Elon Musk’s aerospace firm filed on Thursday to incorporate Starbase, which is near Brownsville in South Texas, into a city. The filing was on behalf of the “entire Starbase community” and emphasized that incorporation would help Starbase “streamline” the process of building amenities for the “hundreds already calling it home.”
“To continue growing the workforce necessary to rapidly develop and manufacture Starship, we need the ability to grow Starbase as a community,” Kathryn Lueders, Starbase’s general manager, wrote in a letter. “That is why we are requesting that Cameron County call an election to enable the incorporation of Starbase as the newest city in the Rio Grande Valley.”
A June report from the office of Cameron County Judge Eddie Treviño, Jr., the county’s top elected official, found that 3,400 full-time SpaceX employees and contractors work at the Starbase facility where the company builds and launches rockets. The company also generates some 21,400 indirect jobs in the local community.
Musk first mentioned incorporating Starbase in 2021, writing on social media that he was “creating” the city and naming its leader “the Doge,” a reference to the doing that inspired the cryptocurrency of the same name and — much later — Musk’s own outside of government commission. Treviño told the Associated Press that Thursday marked the first official petition from SpaceX related to incorporation.
“Our legal and elections administration will review the petition, see whether or not it complied with all of the statutory requirements and then we’ll go from there,” Treviño said.
Although Starbase is on the rise, it’s not Musk’s only company town. He’s transformed the rural community of Bastrop into somewhat of a hub for several of his companies.
Both the Boring Company and SpaceX’s Starlink have facilities in Bastrop, while Musk’s nearby “Hyperloop Plaza” hosts the “Boring Bodega” and a salon. X, has said it was hiring workers for a new support center that will also be based at Hyperloop Plaza. Ad Astra, a private school run by Musk’s Foundation, is also based in Bastrop.
The Wall Street Journal reported last year that Musk aims to build his own “Texas Utopia” incorporated in Bastrop County, which is some 35 miles away from Austin, where Tesla (TSLA+0.76%) is headquartered and has a sprawling factory. Locals have repeatedly raised concerns about the companies’ effect on the environment; Musk’s Tesla, SpaceX, and Boring have repeatedly fallen afoul of environmental regulations.
Sherwood News reports that the company town, named Snailbrook after Boring’s mascot, “feels like a rushed job with unfinished walls and a broken-down playground.” Instead of a town of 110 single-family homes, the town is “mostly” just a bodega, a small school, and some 15 trailers placed behind Boring’s facilities.
Although they’ve mostly gone out of fashion, company towns aren’t exclusive to Musk. The Walt Disney Co. (DIS-0.15%), Meta (META0.00%), Google (GOOGL+0.36%), and Amazon (AMZN+0.52%) are all experimenting with new company towns, although some are more discrete than others, according to Business Insider.
While Amazon isn’t directly building housing, it has committed to supporting housing development in areas near Arlington, Virginia, where it landed its HQ2. For comparison, Menlo Park, California, in 2022 voted in favor of Meta’s 59-acre Willow Village, also known as “Zucktown” after CEO Mark Zuckerberg.

+ + + + + + +

▸ Exercise instructions
According to the Starbase article, why is SpaceX asking Cameron County to call an election on incorporating Starbase? Respond in one to three sentences.

▸ Dataset extract
+ + + + + + +

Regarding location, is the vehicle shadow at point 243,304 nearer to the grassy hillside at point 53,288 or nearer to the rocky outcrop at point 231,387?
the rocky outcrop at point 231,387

+ + + + + + +

▸ Response to this task
Kathryn Lueders, Starbase's general manager, writes that continuing to grow the workforce needed to rapidly develop and manufacture Starship requires the ability to grow Starbase as a community. The filing adds that incorporation would help Starbase streamline the process of building amenities for the hundreds of people who already live there.